Wednesday, July 29, 2015

Windows 10 - my first impressions

Around 11 am today, I opened my Outlook Mail to see if I had got any mail regarding availability of Windows 10 for my PC. There wasn't any. Then I clicked on the small "Get Windows 10" icon on the right end of the Taskbar, the icon that has been there ever since I reserved a copy of the new operating system.

When I clicked on that icon, a small window opened saying that Windows 10 has been downloaded on to my PC, and I had the option to instal it right away or at a later time. Impatient that I was, I clicked on Instal.

The process lasted around an hour, with multiple restarts. And finally, I got the free upgrade to Windows 10, and was good to go.

The Start button

The Desktop -- including the Wallpaper and Shortcuts -- remains as I had customized earlier. That means, I didn't have to make any customization all over again. The Taskbar at the bottom is now a black strip, with the Windows icon on extreme left (reminiscent of the Start button, we all were used to seeing). To its right is a small box to "Search the web and Windows". That's a good new addition.

Somewhere to the middle of the Taskbar are the apps that I have pinned to the Taskbar. This has that very vague resemblance to the Mac feature. (I know Apple fans will be outraged to see any attempt at comparison with their greatest gadget on the face of Earth.)

On the extreme right of the Taskbar are the same stuff, like time and date stamp, notifications, WiFi, battery indicator etc -- only that some of the icons look now different.

The first thing that I did -- well, Microsoft would have expected that from anyone who upgraded -- was to click on that Windows icon, or the Start button, on extreme left bottom. This was touted as the single most important feature of Windows 10, the restoration of the Start button.

Yes, the very same pop-up appeared, only that this time it's a bit broader, with all the most used app on the top left, and below that File Explorer, Settings and Power button. I remember how I struggled to find that Power button in Windows 8.1. Below Power button is "All apps".

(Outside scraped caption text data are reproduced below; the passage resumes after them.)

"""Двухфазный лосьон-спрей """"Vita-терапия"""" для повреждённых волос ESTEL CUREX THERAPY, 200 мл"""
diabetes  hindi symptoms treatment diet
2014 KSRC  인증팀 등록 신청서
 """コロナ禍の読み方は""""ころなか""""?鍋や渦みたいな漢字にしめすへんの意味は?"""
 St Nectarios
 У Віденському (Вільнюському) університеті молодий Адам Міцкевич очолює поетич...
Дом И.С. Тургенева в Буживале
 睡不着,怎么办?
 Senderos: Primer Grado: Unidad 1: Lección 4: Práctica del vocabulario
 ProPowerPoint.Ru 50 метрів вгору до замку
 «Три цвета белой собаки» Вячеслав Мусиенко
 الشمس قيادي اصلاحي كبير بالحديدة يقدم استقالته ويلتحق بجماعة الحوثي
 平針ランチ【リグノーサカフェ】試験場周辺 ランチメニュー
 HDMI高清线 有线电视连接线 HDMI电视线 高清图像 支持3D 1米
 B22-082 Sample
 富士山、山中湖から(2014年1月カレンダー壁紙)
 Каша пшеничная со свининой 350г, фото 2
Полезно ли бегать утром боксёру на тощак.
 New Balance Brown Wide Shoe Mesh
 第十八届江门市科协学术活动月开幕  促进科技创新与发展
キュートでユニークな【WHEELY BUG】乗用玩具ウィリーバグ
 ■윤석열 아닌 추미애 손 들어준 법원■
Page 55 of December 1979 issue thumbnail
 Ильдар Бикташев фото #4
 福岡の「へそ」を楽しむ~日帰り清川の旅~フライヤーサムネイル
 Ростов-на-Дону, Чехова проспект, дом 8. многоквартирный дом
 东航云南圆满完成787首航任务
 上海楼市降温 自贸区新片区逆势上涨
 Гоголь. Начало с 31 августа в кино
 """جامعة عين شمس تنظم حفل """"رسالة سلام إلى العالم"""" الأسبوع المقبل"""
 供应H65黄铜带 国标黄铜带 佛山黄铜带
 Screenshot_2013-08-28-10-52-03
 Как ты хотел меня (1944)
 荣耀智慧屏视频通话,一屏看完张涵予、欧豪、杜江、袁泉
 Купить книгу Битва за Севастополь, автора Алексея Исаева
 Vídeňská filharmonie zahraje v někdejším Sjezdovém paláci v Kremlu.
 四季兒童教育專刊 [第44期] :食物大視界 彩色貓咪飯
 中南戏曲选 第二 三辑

To the right of the pop-up is the old live tiles that used to occupy most of the screen in 8 and 8.1. On top is "Life at a Glance", comprising Calendar, Mail, Photos, Weather etc. And below that block is "Play and Explore", comprising Games and and other leisure apps.

Minimize and Close

The other feature I found restored and felt quite happy about was the Minimize and Close buttons on top right when one opens a window. In Windows 8 and 8.1, once you opened a window, if you wanted to minimize or close it, you had to hover the mouse, for the buttons to appear, and along with them, in the most confusing manner, a vertical Menu also would appear on the right, making it all so cluttered and chaotic.

Mercifully, that's all gone, and you don't have to struggle to minimize or close a window that you have opened.

Windows Store

The app store is now available on the computer. That's very much in sync with Microsoft's aim of better integration among all devices. But it's a different matter that all Windows apps aren't as good as their counterparts in Android or iOS.

Cortana

I looked around for Cortana, the personal digital assistant (similar to Apple's Siri and Google Now). But it was nowhere to be found. I gave a search, and Microsoft website told me: "Cortana is available in the following countries/ regions: China, France, Germany, Italy, Spain, United Kingdom, and United States." This was a disappointment as I was looking forward to chatting with my PC.

Edge

This is the rebranded Explorer. One new feature is the "Make a Web Note", on top right. Click on it to make notes, draw lines or make a clipping. Otherwise, on first look, Edge looks very much the same. Nothing extraordinary about speed.

Different look

Most of the features, like Settings, File Explorer, Time and Date Stamp, and many apps have a much sleeker and nicer look about them.

Overall, first impression

Good. It looks like a natural progression from Windows 7. It's not confusing and cluttered, and the simpler interface is a big relief for people who are struggling with Windows 8 and 8.1.